The only other issue that merits discussion is whether the district court was premature in denying class certification; it was not. As is often and puzzlingly the case, see Amati v. City of Woodstock, 176 F.3d 952, 957 (7th Cir. 1999); Frahm v. Equitable Life Assurance Society, 137 F.3d 955, 957 (7th Cir. 1998); Bieneman v. City of Chicago, 838 F.2d 962, 964 (7th Cir. 1988) (per curiam), the plaintiffs, who lost in the district court and could not, in light of Lachmund and Harter, rationally rate their chances of a reversal high, are arguing for class treatment, even though that will extinguish the claims of all members of the class who do not opt out, Robinson v. Sheriff of Cook County, 167 F.3d 1155, 1157-58 (7th Cir. 1999); Pabst Brewing Co. v. Corrao, 161 F.3d 434, 439 (7th Cir. 1998), while the defendants are arguing against class treatment, though if the argument prevails the res judicata effect of a judgment in their favor will be curtailed.

20

In any event, we do not find persuasive the plaintiffs' argument, perfunctorily made, that the district court could not deny class status on its own initiative without giving the plaintiffs a chance to introduce evidence concerning the suitability of the case to be a class action.

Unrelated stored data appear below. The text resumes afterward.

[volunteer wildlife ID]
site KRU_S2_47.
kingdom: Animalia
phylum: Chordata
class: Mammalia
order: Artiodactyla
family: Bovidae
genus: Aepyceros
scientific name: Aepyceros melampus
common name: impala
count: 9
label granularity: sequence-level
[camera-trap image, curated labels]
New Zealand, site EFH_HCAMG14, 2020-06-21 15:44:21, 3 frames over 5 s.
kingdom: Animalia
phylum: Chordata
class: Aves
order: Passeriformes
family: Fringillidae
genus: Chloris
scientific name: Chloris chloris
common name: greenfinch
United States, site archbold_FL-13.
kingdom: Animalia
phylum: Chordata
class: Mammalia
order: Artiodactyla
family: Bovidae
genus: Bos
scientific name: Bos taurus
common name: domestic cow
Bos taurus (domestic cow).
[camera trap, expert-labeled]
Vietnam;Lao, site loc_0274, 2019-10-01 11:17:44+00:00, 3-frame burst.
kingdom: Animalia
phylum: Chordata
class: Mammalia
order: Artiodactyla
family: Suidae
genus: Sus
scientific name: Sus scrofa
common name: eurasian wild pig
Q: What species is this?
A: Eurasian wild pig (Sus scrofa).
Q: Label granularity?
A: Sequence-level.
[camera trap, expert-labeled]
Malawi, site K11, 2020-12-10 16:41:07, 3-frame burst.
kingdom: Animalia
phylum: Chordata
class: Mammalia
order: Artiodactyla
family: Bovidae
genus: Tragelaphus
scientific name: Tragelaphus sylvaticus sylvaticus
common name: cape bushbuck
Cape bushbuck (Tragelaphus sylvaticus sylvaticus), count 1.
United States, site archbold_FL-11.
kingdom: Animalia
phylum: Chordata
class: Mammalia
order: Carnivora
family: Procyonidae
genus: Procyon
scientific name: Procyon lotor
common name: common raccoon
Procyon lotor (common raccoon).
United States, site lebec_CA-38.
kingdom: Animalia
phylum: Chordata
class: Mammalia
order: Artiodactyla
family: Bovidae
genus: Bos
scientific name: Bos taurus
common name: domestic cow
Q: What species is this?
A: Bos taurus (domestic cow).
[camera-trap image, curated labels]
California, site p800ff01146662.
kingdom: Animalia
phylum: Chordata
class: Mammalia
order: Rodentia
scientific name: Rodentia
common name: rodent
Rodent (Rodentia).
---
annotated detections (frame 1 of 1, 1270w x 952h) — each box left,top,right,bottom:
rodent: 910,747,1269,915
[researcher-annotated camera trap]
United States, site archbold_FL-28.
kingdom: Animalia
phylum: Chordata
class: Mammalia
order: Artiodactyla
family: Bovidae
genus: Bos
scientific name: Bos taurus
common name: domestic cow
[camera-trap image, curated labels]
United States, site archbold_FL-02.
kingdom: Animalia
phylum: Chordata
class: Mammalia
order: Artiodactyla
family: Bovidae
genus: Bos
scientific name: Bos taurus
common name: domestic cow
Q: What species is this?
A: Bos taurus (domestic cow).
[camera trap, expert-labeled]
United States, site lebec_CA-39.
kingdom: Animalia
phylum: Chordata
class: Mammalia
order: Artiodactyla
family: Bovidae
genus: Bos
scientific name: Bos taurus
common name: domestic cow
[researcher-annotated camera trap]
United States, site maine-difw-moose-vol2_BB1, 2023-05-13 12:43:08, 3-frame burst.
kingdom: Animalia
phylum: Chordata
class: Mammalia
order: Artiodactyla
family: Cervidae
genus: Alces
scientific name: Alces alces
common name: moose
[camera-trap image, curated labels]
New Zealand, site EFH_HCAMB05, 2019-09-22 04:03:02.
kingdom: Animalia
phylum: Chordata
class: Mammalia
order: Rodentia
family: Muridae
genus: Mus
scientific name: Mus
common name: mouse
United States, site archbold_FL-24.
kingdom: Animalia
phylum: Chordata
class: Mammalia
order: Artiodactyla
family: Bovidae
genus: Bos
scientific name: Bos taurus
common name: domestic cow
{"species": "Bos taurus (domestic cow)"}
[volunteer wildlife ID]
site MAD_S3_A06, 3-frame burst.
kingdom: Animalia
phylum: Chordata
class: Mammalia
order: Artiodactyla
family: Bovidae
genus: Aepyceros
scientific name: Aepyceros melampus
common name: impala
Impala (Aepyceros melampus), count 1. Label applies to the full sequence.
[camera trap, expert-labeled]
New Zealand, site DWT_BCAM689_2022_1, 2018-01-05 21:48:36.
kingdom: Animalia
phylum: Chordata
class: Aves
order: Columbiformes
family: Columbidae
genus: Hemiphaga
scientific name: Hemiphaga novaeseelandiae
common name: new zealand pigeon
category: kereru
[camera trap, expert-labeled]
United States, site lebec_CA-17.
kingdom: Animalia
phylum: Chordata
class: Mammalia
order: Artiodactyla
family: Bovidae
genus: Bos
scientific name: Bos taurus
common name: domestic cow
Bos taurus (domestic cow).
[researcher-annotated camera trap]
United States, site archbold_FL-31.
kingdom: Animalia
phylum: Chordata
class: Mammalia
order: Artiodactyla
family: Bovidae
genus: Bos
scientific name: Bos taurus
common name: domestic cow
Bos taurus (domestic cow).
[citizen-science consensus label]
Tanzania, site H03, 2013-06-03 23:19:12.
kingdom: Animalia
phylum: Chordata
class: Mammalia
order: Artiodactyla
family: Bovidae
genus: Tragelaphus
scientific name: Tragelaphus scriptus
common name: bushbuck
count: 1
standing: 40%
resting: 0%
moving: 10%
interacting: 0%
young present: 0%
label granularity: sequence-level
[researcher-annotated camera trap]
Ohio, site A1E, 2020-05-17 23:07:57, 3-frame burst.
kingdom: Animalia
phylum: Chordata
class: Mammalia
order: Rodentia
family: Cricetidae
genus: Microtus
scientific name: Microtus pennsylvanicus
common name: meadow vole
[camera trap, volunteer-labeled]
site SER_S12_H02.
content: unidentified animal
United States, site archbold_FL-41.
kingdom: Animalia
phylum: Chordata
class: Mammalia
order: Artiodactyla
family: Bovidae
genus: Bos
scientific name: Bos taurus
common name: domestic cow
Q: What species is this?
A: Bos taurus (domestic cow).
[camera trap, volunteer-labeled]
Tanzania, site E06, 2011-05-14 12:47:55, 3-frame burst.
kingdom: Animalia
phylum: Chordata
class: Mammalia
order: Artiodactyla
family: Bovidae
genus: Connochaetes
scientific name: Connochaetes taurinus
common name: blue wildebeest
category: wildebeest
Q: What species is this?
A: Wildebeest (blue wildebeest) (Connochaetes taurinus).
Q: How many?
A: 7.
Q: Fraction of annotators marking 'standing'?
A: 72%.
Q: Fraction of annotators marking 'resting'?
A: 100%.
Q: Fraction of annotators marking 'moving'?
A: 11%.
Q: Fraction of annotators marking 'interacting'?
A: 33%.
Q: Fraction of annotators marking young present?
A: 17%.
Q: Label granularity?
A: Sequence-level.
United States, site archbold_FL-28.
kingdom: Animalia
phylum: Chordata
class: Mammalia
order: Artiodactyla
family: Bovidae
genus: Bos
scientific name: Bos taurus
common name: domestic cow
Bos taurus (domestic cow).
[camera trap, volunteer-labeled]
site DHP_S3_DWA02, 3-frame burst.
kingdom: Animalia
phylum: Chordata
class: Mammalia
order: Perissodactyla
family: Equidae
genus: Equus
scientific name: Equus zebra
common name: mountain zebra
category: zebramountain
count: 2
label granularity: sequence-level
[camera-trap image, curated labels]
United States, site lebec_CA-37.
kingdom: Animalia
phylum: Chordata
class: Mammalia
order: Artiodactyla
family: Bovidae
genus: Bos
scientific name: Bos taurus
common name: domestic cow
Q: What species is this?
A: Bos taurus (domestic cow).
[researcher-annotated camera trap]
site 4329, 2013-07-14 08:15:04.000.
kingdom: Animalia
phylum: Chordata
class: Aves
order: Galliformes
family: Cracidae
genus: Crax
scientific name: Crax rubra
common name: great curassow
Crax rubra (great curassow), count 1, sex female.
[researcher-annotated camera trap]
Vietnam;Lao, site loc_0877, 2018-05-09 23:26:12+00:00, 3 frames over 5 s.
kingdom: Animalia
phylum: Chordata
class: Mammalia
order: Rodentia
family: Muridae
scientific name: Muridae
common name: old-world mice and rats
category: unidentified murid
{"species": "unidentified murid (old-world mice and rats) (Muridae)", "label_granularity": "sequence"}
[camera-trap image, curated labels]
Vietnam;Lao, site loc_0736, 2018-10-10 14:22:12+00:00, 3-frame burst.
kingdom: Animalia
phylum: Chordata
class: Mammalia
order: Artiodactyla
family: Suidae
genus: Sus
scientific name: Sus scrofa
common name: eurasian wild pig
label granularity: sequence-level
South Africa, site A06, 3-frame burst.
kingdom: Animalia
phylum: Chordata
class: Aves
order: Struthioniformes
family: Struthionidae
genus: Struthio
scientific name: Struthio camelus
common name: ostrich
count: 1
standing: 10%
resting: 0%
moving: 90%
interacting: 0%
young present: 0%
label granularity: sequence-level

The case had been pending for several years when the court ruled, and the plaintiffs had never during that period moved for class certification, even though Rule 23 of the Federal Rules of Civil Procedure and the cases interpreting it require that the issue of class certification be resolved as quickly after the suit is filed as practicable. Fed. R. Civ. P. 23(c)(1); Crawford v. Equifax Payment Services, Inc., 201 F.3d 877, 881 (7th Cir. 2000); Bennett v. Schmidt, 153 F.3d 516, 519-20 (7th Cir. 1998); Bieneman v. City of Chicago, supra, 838 F.2d at 963-64. Not only did the plaintiffs' counsel flout this precept, but they demonstrated to the district court's satisfaction that they were incapable of representing the class adequately. Fed. R. Civ. P. 23(a)(4); Amchem Products, Inc. v. Windsor, 521 U.S. 591, 626 n. 20 (1997); General Telephone Co. v. Falcon, 457 U.S. 147, 157 n. 13 (1982); Secretary of Labor v. Fitzsimmons, 805 F.2d 682, 697 (7th Cir. 1986) (en banc); Greisz v. Household Bank (Illinois), N.A., 176 F.3d 1012, 1013-14 (7th Cir. 1999); Marisol A. v. Giuliani, 126 F.3d 372, 378 (2d Cir. 1997)(per curiam).

21

It was apparent, moreover, both that each class member had a sufficiently large stake to be able to afford to litigate on his own--a consideration that weighs against allowing a suit to proceed as a class action, Amchem Products, Inc. v. Windsor, supra, 521 U.S. at 617; Frahm v. Equitable Life Assurance Society, supra, 137 F.3d at 957, in view of the well-known drawbacks of class litigation, In re Rhone-Poulenc Rorer Inc., 51 F.3d 1293, 1299-1300 (7th Cir. 1995)--and that, because the complaints alleged fraud, which is plaintiff-specific, issues common to all of the class members were not likely to predominate over issues peculiar to specific members, which is still another requirement of Rule 23 for class certification. See Fed. R. Civ. P. 23(b)(3); Amchem Products, Inc. v. Windsor, supra, 521 U.S. at 622-23; Frahm v. Equitable Life Assurance Society, supra, 137 F.3d at 957; Andrews v. AT&T Co., 95 F.3d 1014, 1023-24 (11th Cir. 1996); Castano v. American Tobacco Co., 84 F.3d 734, 744-45 (5th Cir. 1996).

22

Affirmed.

Notes:

*

Hon. Joel M. Flaum, Frank H. Easterbrook and Hon. Ann Claire Williams did not participate in the consideration of the petition.